The results of this project will advance our knowledge regarding a critical yet under-researched decision aid in protective-action decision making. The project will strengthen ties between the disaster research and management communities, and the results will be disseminated to practitioners through presentations, workshops and trade journals with the goal of improving protective-action training and ultimately public safety. This project will also enhance graduate and undergraduate educational infrastructure at the University of Utah while strengthening interdisciplinary collaboration at the Center for Natural and Technological Hazards. In addition, undergraduate educational modules will be developed using the wildfire simulator for classes in Emergency Management, Naturalistic Decision Making, and Fire Human-Environment Interactions. Finally, all software and data from this project will be made available to the disaster research community via a project website.

Hospitals are a critical infrastructure during and after disasters to care for vulnerable populations. The problem is that hospitals are also at risk to the same disasters that the communities they are part of are. Just as hurricanes prompt the evacuation of populations, hospitals also find themselves needing to make decisions about whether to evacuate their patient population prior to landfall or shelter-in-place during the storm. There is little evidence about how hospital administrators make this crucial decision in protecting the health and lives of their patients. This project will interview administrators and emergency managers from a sample of hospitals affected by Hurricane Harvey in Southeast Texas. The research will explore what information was considered in the decision, how was the information obtained, and how are the dangers associated with moving patients balanced against the dangers associated with staying in a hospital that may be flooded or sustain other infrastructure damage. The information gathered in this project will help emergency managers better understand the role of hospitals as a critical infrastructure component during a disaster.

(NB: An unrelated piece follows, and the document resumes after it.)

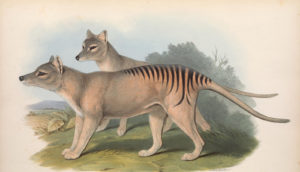 thylacine illustration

While there is a significant literature on hospital evacuation, the majority of articles reflect case studies of the evacuation process and do not discuss the decision-making process of whether to evacuate or to shelter-in-place. The research objective of this project is to collect the data needed to understand hospital administrators' decision making processes when deciding to evacuate the hospital or shelter-in-place in advance of or during a hurricane event. Understanding this process is important for planning how communities will respond to disasters and their reliance on hospitals as a critical infrastructure component. The research is guided by the Protective Action Decision Model. The research will explore how the perceptions of the severity of the hazard, the level of preparedness to evacuate or shelter in place, characteristics of the patient load, the perceived net benefit of evacuating over sheltering in place, the presence/absence of evacuation orders, and environmental cues from the storm. The research team will conduct key informant interviews with hospital administrators from a purposive sample of hospitals in Harvey-effected counties. Online news articles suggest that 25 hospitals in the region evacuated at some point of the storm. The sampling methodology will be stratified by hospitals in the coastal region that received hurricane warnings based on predicted storm surge and those inland that were primarily at risk from flooding, and also based on evacuation status (evacuated pre-impact; evacuated post-impact; and did not evacuate). The research team will select 25% of hospitals (42) ensuring that there are hospitals from each of the 6 defined strata. Questions will examine which individuals were included in the decision process; what information was sought; where was the information obtained from; and how did decision makers weigh the risk of evacuation vs. shelter-in-place? Understanding the factors contributing to a hospitals ability to stay open during a disaster is a critical component for the resilience of the community.